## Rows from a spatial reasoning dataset
★ ★ ★ ★ ★
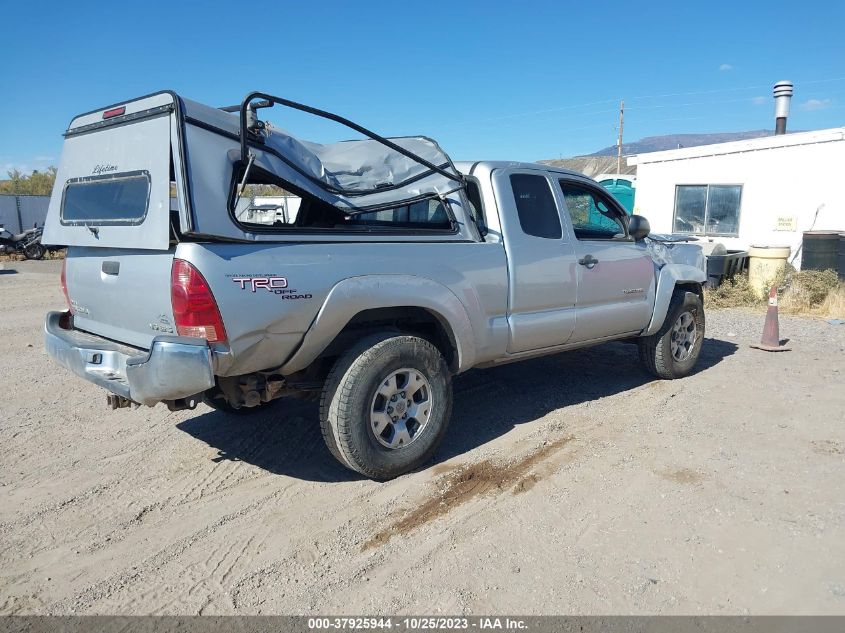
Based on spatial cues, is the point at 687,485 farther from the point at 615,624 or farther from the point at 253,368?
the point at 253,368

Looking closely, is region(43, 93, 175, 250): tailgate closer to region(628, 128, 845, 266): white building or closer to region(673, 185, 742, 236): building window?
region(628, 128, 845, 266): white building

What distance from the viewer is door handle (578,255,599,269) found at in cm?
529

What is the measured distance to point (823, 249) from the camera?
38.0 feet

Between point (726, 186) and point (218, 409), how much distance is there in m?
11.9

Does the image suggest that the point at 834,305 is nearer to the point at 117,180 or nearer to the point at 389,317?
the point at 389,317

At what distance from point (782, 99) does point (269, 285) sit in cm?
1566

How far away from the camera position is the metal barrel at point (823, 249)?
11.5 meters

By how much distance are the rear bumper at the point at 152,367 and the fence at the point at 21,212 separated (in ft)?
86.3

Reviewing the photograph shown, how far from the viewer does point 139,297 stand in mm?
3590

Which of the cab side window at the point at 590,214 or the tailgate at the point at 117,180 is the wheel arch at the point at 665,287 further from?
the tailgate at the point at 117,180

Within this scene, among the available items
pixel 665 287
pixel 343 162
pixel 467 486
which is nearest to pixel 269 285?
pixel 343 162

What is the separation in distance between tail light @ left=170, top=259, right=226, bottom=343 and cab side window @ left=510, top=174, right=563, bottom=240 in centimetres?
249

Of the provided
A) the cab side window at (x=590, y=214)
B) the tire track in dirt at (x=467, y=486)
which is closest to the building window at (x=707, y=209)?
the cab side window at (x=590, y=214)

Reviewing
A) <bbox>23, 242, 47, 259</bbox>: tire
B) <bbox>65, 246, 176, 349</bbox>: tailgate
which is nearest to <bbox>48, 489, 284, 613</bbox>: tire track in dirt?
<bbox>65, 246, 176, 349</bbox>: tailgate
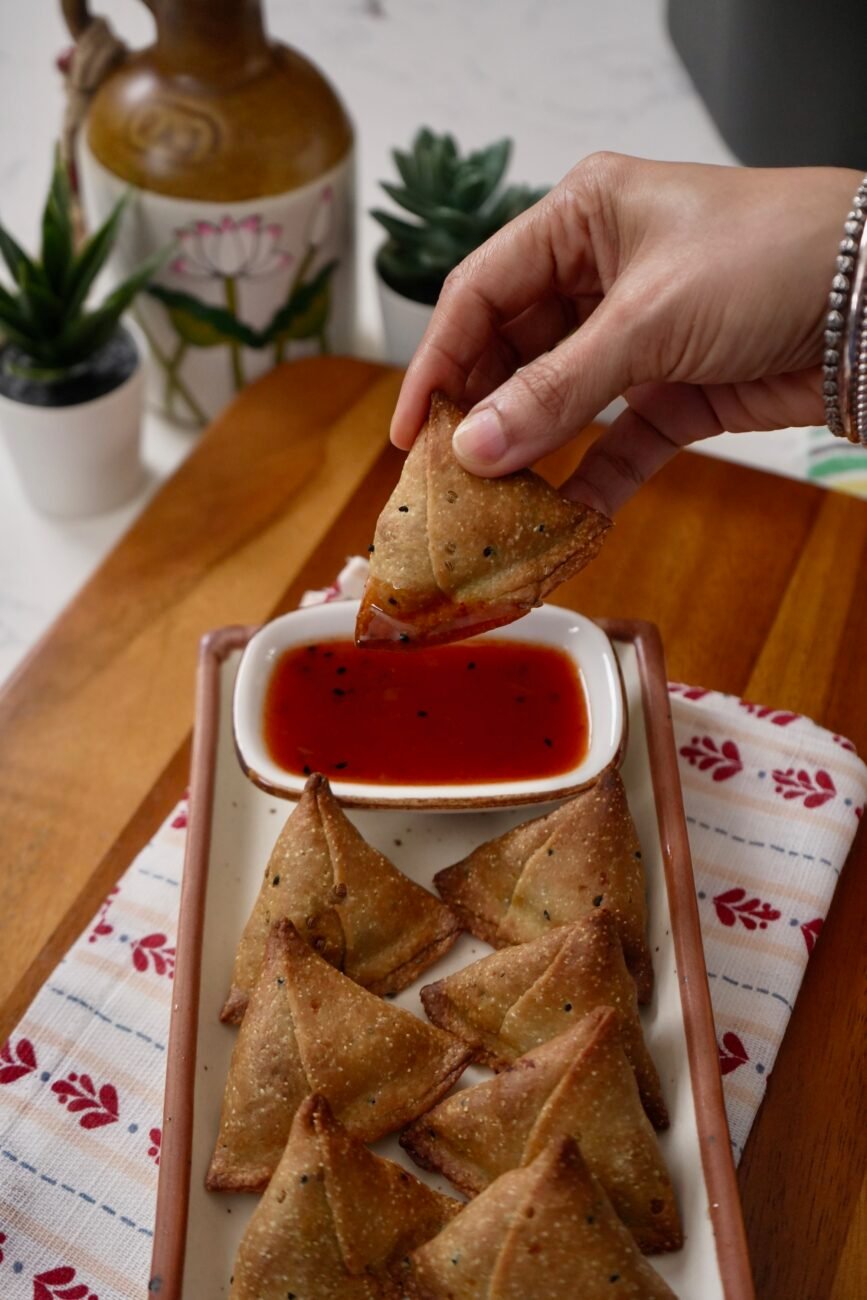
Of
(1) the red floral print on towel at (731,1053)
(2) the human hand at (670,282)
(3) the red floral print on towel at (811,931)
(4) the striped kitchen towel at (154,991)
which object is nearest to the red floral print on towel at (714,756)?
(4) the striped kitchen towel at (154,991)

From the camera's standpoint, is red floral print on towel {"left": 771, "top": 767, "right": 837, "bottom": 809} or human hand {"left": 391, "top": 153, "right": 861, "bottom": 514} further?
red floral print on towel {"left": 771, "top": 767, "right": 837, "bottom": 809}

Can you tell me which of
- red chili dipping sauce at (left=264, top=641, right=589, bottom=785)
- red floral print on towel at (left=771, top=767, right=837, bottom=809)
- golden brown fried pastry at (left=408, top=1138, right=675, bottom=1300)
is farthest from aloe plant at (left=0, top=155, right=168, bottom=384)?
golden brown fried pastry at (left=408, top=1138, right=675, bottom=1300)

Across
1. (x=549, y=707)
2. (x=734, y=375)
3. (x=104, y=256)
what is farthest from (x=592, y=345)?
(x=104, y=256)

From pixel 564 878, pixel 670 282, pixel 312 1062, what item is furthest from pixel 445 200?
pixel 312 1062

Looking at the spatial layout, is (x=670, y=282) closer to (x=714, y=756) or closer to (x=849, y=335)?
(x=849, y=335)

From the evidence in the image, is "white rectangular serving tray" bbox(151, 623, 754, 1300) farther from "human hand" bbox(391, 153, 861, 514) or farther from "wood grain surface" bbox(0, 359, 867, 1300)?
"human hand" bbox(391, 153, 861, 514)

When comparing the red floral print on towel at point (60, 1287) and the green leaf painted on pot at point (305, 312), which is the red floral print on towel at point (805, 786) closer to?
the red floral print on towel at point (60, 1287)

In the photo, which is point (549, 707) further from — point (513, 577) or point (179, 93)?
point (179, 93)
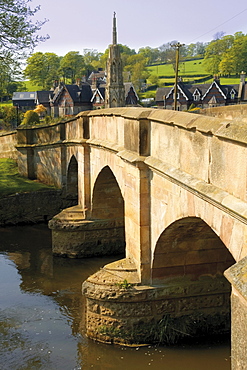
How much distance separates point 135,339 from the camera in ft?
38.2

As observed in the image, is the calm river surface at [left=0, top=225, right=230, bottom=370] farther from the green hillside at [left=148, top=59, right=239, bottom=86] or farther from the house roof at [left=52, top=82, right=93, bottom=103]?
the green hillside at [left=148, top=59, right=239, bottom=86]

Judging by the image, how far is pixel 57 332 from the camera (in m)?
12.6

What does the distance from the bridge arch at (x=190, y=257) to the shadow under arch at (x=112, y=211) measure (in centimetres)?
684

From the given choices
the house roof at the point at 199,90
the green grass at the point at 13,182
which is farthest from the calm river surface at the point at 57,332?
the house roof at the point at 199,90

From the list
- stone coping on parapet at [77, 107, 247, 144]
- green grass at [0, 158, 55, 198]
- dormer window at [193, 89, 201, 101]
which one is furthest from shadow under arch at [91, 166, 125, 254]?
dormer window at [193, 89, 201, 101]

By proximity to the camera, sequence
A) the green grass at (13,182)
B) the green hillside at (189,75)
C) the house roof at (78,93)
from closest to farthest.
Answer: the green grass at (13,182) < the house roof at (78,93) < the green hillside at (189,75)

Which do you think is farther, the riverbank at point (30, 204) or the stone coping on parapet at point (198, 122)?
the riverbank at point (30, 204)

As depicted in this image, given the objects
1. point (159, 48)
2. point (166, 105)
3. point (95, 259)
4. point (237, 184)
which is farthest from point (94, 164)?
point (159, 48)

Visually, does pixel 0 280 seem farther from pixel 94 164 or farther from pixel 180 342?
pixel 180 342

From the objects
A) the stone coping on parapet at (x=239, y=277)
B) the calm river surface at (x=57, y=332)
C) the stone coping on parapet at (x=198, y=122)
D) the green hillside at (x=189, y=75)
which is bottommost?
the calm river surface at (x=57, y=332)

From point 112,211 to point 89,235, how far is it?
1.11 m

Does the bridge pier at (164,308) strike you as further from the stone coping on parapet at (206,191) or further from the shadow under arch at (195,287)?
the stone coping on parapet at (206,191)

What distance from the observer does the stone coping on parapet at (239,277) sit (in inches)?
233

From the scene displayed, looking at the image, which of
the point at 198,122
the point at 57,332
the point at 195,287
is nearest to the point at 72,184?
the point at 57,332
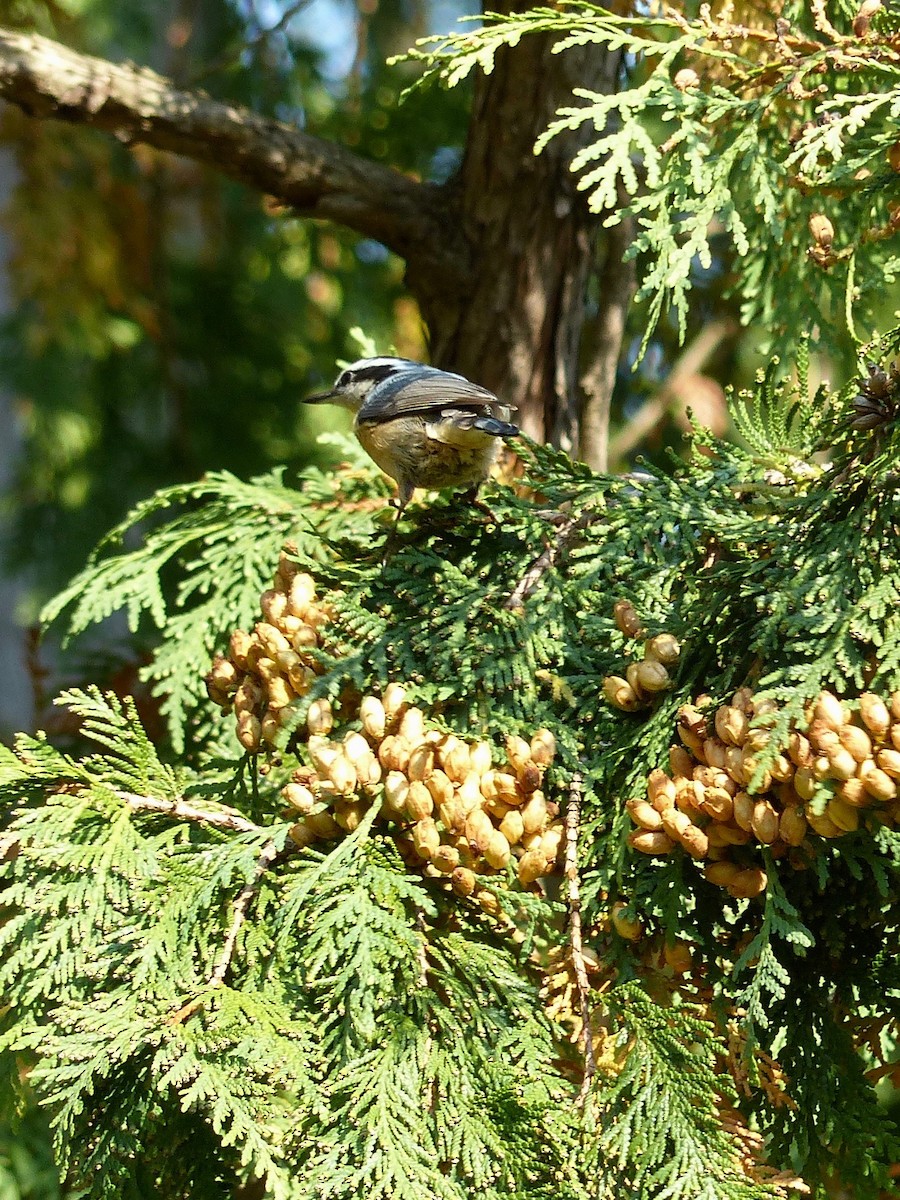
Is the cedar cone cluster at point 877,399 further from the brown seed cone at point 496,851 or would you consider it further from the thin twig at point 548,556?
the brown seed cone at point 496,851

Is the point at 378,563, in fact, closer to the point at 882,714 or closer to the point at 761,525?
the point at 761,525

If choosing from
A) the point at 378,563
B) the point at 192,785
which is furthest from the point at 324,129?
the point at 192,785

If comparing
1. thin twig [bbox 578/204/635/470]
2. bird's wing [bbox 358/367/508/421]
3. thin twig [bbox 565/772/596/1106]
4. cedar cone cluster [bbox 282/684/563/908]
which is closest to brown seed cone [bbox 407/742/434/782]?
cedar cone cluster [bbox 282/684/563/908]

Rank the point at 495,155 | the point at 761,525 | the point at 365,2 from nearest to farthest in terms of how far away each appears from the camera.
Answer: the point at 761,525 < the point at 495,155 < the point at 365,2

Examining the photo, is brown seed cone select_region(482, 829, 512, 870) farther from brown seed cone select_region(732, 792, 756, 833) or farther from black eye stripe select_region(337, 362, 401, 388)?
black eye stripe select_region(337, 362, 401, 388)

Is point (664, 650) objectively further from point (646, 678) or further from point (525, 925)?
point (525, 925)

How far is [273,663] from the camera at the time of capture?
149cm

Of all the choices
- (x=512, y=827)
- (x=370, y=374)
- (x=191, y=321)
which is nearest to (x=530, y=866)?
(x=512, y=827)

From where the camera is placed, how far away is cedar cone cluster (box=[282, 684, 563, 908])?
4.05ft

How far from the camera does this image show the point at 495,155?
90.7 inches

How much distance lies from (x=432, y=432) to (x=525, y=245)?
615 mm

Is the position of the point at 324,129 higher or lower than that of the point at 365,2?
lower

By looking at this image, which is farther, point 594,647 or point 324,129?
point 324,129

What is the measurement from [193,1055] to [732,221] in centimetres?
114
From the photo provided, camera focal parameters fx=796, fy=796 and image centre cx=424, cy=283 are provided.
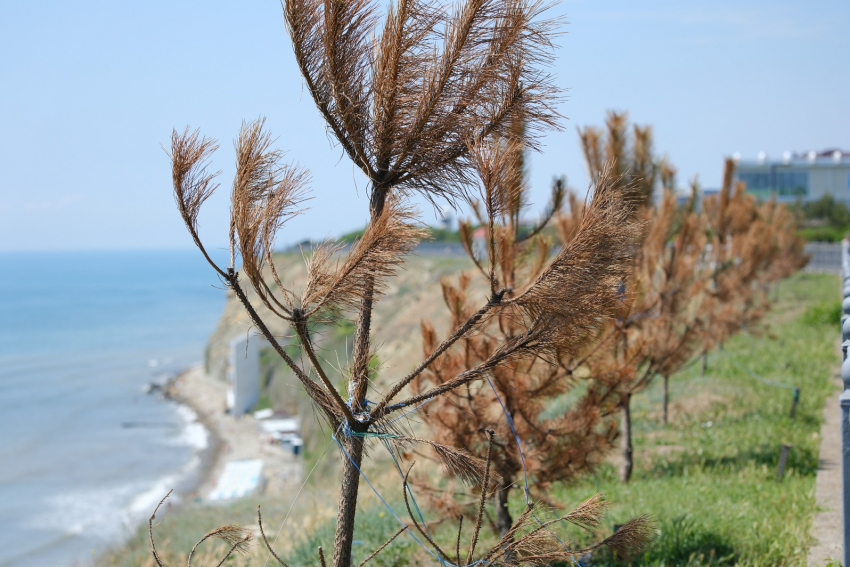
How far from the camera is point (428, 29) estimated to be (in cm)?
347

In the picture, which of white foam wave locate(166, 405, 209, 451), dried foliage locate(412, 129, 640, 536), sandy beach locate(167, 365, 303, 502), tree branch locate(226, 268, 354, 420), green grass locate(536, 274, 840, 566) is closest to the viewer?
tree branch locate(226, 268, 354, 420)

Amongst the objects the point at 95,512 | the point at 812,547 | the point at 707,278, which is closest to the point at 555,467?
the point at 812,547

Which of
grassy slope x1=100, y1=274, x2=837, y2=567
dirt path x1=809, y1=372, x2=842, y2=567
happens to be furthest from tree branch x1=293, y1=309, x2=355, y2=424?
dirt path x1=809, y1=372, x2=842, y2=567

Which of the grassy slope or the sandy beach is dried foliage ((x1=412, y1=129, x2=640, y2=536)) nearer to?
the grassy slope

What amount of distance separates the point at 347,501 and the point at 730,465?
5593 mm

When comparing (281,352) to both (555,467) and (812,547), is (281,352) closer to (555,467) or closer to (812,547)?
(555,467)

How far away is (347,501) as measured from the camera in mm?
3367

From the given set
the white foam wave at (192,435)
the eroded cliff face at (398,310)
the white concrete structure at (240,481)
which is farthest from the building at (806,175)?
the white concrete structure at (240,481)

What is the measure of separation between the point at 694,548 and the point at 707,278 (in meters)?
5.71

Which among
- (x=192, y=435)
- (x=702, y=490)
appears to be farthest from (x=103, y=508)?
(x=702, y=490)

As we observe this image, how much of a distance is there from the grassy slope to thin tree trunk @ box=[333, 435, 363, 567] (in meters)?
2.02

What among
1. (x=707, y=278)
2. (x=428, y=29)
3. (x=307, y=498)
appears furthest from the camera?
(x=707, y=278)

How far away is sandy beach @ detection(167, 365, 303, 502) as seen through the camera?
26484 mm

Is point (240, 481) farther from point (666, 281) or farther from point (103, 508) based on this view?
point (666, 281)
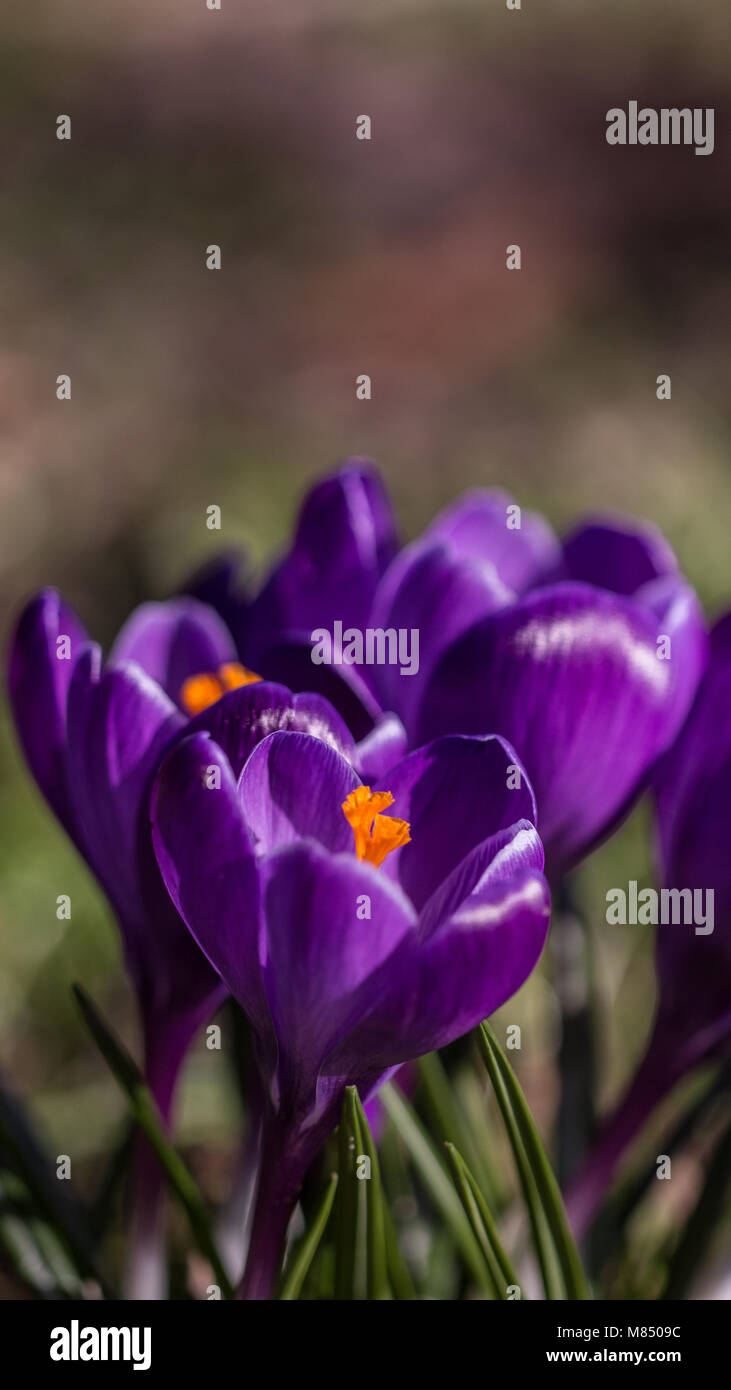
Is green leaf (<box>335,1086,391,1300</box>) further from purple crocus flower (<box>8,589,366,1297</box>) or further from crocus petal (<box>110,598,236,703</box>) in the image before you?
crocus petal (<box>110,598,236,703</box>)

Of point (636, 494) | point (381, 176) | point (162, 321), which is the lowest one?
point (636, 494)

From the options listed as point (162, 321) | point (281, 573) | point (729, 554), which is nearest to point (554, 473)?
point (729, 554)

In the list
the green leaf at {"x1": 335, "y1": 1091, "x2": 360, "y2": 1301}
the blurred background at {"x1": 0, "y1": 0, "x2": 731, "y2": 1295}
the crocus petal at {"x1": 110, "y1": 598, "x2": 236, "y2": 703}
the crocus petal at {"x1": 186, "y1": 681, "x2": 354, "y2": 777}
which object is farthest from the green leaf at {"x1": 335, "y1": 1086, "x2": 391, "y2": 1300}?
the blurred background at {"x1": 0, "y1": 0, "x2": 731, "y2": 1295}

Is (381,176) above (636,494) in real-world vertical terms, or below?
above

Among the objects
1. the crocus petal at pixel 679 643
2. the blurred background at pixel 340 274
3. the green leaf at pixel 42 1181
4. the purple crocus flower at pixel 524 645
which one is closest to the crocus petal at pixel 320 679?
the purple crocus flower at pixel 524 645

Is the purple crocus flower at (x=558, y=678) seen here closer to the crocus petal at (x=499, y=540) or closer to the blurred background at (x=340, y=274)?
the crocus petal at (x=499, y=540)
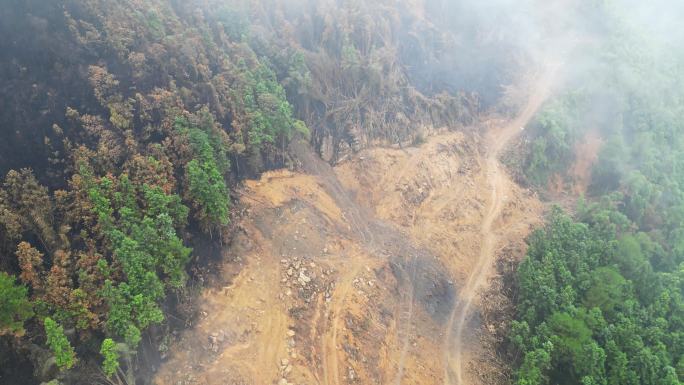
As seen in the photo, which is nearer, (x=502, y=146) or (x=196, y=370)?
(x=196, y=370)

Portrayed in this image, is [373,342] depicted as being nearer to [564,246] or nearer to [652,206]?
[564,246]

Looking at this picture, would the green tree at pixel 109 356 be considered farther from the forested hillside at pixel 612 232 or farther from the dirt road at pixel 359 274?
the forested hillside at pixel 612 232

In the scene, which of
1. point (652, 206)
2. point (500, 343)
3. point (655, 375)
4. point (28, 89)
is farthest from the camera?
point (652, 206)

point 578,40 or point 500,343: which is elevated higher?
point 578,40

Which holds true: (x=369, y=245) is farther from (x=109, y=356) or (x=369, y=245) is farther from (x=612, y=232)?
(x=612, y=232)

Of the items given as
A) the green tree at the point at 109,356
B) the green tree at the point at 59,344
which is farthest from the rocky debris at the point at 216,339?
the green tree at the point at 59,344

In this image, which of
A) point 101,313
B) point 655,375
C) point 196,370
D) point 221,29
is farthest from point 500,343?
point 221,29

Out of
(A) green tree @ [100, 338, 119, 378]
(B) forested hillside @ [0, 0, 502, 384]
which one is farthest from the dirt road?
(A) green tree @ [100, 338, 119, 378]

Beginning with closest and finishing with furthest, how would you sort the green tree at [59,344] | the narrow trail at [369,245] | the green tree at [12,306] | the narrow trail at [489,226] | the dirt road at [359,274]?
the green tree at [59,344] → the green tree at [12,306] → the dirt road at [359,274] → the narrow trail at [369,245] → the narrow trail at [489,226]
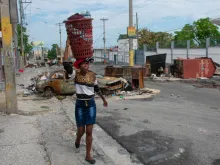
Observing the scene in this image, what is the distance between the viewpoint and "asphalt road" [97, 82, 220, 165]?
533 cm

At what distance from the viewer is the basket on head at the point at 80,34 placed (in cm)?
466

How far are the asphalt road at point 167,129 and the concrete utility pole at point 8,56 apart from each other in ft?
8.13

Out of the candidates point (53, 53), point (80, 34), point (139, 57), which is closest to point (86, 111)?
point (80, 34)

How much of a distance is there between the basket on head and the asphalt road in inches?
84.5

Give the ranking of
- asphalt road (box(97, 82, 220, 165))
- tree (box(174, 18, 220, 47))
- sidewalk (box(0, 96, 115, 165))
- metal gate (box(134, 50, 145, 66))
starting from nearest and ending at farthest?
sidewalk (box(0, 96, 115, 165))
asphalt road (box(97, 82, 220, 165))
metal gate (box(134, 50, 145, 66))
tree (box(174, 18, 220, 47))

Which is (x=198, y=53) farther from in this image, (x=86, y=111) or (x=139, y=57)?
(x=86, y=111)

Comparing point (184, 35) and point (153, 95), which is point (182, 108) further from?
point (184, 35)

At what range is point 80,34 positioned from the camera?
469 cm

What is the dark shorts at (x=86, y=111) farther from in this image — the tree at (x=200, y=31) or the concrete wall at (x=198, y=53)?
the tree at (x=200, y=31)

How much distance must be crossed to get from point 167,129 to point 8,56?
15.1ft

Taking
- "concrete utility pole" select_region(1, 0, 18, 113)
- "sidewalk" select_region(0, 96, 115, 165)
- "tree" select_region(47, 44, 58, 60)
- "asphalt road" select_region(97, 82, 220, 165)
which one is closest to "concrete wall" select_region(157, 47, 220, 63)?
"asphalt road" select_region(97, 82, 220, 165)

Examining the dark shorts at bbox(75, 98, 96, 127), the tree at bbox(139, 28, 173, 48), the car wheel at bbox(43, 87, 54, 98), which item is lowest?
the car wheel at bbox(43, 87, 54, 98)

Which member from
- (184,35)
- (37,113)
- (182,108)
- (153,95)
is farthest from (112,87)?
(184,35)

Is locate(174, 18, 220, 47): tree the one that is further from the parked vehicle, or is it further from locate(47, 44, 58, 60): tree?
★ ★ ★ ★ ★
## What is being asked
Reproduce nothing but the lines from the line containing "Which is (x=198, y=53)" to the last line of the data, each exactly as written.

## Solution to the problem
Which is (x=198, y=53) farther from in this image, (x=86, y=111) or (x=139, y=57)?
(x=86, y=111)

Comparing point (184, 35) and point (153, 95), which is point (182, 108) further from?
point (184, 35)

At what range is point 80,34 positioned from the camera?
469 cm

What is the dark shorts at (x=86, y=111) farther from in this image — the tree at (x=200, y=31) or the concrete wall at (x=198, y=53)?
the tree at (x=200, y=31)

How much distance must be crossed to get from point 167,129 to point 8,56?
15.1ft

Taking
- "concrete utility pole" select_region(1, 0, 18, 113)
- "sidewalk" select_region(0, 96, 115, 165)
- "tree" select_region(47, 44, 58, 60)
- "asphalt road" select_region(97, 82, 220, 165)
which one is closest to "concrete wall" select_region(157, 47, 220, 63)?
"asphalt road" select_region(97, 82, 220, 165)

Examining the dark shorts at bbox(75, 98, 96, 127), the tree at bbox(139, 28, 173, 48), the car wheel at bbox(43, 87, 54, 98), which item is lowest?
the car wheel at bbox(43, 87, 54, 98)

Which member from
- (184,35)
- (37,113)
- (182,108)
- (153,95)
is farthest from (112,87)?
(184,35)

Is locate(174, 18, 220, 47): tree the one that is further from the parked vehicle, or is it further from locate(47, 44, 58, 60): tree?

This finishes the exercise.